Kernel-level checkpoint and restart

The operating system provides checkpoint and restart functionality that is transparent to your applications and enabled by default. To implement job checkpoint and restart at the kernel level, the LSF echkpnt and erestart executables invoke operating system-specific calls.

LSF uses the default executables echkpnt.default and erestart.default for kernel-level checkpoint and restart.

User-level checkpoint and restart

For systems that do not support kernel-level checkpoint and restart, LSF provides a job checkpoint and restart implementation that is transparent to your applications and does not require you to rewrite code. User-level job checkpoint and restart is enabled by linking your application files to the LSF checkpoint libraries in LSF_LIBDIR. LSF uses the default executables echkpnt.default and erestart.default for user-level checkpoint and restart.

Application-level checkpoint and restart

Different applications have different checkpointing implementations that require the use of customized external executables (echkpnt.application and erestart.application). Application-level checkpoint and restart enables you to configure LSF to use specific echkpnt.application and erestart.application executables for a job, queue, or cluster. You can write customized checkpoint and restart executables for each application that you use.

LSF uses a combination of corresponding checkpoint and restart executables. For example, if you use echkpnt.fluent to checkpoint a particular job, LSF will use erestart.fluent to restart the checkpointed job. You cannot override this behavior or configure LSF to use a specific restart executable.

Scope


Applicability

Details

Operating system

  • Kernel-level checkpoint and restart using the LSF checkpoint libraries works only with supported operating system versions and architecture for:
    • SGI IRIX 6.4 and later

    • SGI Altix ProPack 3 and later

Job types

  • Non-interactive batch jobs submitted with bsub or bmod

  • Non-interactive batch jobs, including chunk jobs, checkpointed with bchkpnt

  • Non-interactive batch jobs migrated with bmig

  • Non-interactive batch jobs restarted with brestart

Dependencies

  • UNIX and Windows user accounts must be valid on all hosts in the cluster, or the correct type of account mapping must be enabled.
    • For a mixed UNIX/Windows cluster, UNIX/Windows user account mapping must be enabled.

    • For a cluster with a non-uniform user name space, between-host account mapping must be enabled.

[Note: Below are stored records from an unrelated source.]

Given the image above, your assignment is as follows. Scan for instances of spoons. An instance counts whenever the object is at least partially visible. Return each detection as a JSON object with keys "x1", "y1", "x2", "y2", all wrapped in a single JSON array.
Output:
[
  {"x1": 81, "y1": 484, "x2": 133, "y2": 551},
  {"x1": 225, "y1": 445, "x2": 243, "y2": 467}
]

    • For a MultiCluster environment with a non-uniform user name space, cross-cluster user account mapping must be enabled.

  • The checkpoint and restart executables run under the user account of the user who submits the job. User accounts must have the correct permissions to
    • Successfully run executables located in LSF_SERVERDIR or LSB_ECHKPNT_METHOD_DIR

    • Write to the checkpoint directory

  • The erestart.application executable must have access to the original command line used to submit the job.

  • For user-level checkpoint and restart, you must have access to your application object (.o) files.

  • To allow restart of a checkpointed job on a different host than the host on which the job originally ran, both the original and the new hosts must:
    • Be binary compatible

    • Run the same dot version of the operating system for predictable results

    • Have network connectivity and read/execute permissions to the checkpoint and restart executables (in LSF_SERVERDIR by default)

    • Have network connectivity and read/write permissions to the checkpoint directory and the checkpoint file

    • Have access to all files open during job execution so that LSF can locate them using an absolute path name

Limitations

  • bmod cannot change the echkpnt and erestart executables associated with a job.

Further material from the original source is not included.